Texas Legislative Happenings

April 13th, 2007 by Brendan Steinhauser

Here is a good round up from our friends at Texans for Fiscal Responsibility.

In the Mail
A quick House Appropriations hearing this week referred all the good tax and spending limitation legislation to a subcommittee chaired by stalwart conservative Carl Isett of Lubbock. The legislation will get a hearing this week, which means now is a good time to write, call and e-mail your legislator, asking them to sign in to legislation like House Joint Resolution 53, HJR 2 and others.

The timing is good for TFR. Nearly 80,000 households in selected House and Senate districts around the state are receiving mail in the next few days asking them to raise their voices in favor of fiscal responsibility.

Add your voice today! Sign the online letter, supporting these important initiatives, and TFR will hand-deliver it to your legislator.

See the Elephant?
Last spring, 89.7 percent of Republican voters supported a primary ballot question calling for a greatly strengthened state spending limit.

Yet with two-third of the legislative session complete, not one major taxpayer protection bill has been heard in committee, much less made it to the floor for a vote. That’s a very large elephant sitting in the room; Texas taxpayers are beginning to wonder if the Republican majority in Austin will heed calls to reform government spending.

Seeing the fate of Republicans nationally who abandoned fiscal conservatism (and common sense), conservative voters hoped – expected – that strict limits on spending would fly through the Texas Legislature.

Considering the role issues like property tax relief, spending restraint and government reform took during the Republicans’ re-election campaigns in November, Texans should have seen solid results by now.

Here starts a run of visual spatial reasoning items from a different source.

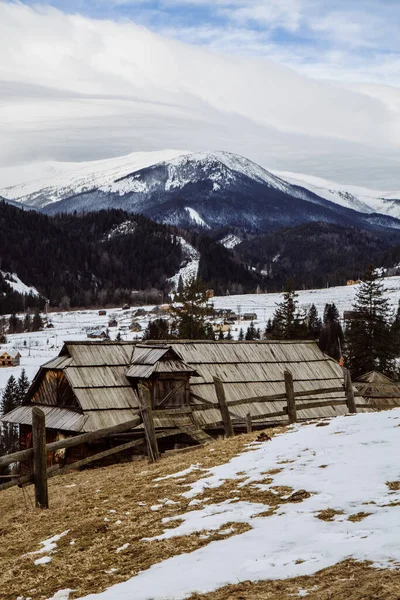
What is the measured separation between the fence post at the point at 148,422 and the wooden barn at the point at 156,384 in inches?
355

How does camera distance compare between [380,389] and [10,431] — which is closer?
[380,389]

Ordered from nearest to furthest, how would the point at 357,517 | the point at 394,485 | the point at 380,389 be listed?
the point at 357,517
the point at 394,485
the point at 380,389

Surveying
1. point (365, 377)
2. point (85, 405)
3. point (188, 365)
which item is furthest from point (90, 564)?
point (365, 377)

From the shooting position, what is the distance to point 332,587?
7035mm

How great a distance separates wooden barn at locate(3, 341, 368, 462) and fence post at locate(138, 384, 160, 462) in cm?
902

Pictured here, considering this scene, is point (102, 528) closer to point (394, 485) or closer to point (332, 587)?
point (394, 485)

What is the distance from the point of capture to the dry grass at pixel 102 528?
351 inches

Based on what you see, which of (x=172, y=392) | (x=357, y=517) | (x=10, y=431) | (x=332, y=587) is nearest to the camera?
(x=332, y=587)

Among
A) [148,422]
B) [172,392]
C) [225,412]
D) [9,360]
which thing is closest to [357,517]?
[148,422]

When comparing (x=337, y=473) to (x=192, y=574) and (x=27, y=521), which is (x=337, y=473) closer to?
(x=192, y=574)

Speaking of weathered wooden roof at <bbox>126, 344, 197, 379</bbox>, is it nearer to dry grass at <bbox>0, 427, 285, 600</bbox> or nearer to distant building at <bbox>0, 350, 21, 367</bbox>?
dry grass at <bbox>0, 427, 285, 600</bbox>

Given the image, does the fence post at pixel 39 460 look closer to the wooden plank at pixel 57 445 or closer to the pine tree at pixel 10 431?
the wooden plank at pixel 57 445

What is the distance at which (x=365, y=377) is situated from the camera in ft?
145

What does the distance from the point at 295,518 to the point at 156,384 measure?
21687mm
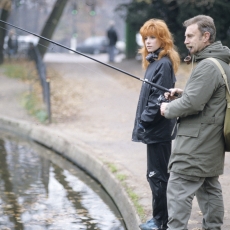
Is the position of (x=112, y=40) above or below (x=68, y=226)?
above

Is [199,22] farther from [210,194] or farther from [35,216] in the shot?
[35,216]

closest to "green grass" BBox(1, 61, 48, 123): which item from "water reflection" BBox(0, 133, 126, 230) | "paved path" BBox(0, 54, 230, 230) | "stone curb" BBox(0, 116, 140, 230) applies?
"paved path" BBox(0, 54, 230, 230)

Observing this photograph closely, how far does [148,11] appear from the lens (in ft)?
82.7

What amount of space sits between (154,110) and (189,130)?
0.58 meters

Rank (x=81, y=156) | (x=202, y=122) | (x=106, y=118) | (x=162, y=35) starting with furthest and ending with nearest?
(x=106, y=118) < (x=81, y=156) < (x=162, y=35) < (x=202, y=122)

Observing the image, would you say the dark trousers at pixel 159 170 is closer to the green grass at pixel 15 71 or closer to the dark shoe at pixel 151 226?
the dark shoe at pixel 151 226

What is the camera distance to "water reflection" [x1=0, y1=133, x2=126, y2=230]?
261 inches

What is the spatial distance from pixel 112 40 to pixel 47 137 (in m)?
20.4

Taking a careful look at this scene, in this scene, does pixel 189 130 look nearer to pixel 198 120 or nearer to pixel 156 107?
pixel 198 120

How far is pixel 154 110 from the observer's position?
5.16 m

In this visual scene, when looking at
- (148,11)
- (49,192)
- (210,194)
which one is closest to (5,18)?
(148,11)

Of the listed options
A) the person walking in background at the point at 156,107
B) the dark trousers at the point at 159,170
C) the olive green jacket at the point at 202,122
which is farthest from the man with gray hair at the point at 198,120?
the dark trousers at the point at 159,170

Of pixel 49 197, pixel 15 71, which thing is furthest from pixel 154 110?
pixel 15 71

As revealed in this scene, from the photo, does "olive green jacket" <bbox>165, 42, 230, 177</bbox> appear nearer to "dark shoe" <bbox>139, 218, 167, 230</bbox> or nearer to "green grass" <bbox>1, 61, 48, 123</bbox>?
"dark shoe" <bbox>139, 218, 167, 230</bbox>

But what has occurred? Not much. Some Republican legislators think their districts are too safe to be challenged, and thus feel free to ignore the core principles of fiscal discipline that brought them power. Perhaps some are safe.

But a great many legislators are all too vulnerable, especially if a dispirited 10 percent of their base fails to show up on Election Day. A conservative-leaning Democrat could easily (and probably rightly) carry an election in several “Republican” districts; just ask a batch of former Republican congressmen how fun that is.

Losing a legislative majority is increasingly easy; some Republican legislators seem determined to make it even easier by failing to address core issues that motivate their voters.

Lawmakers must understand the simple politics of their precarious position; a failure to provide sound fiscal leadership will frustrate the voters they rely on most. By focusing the Legislature’s work now on providing true tax relief, a real spending limitation and honest budget reform, the Republican leadership could rightly claim to have delivered on their promises.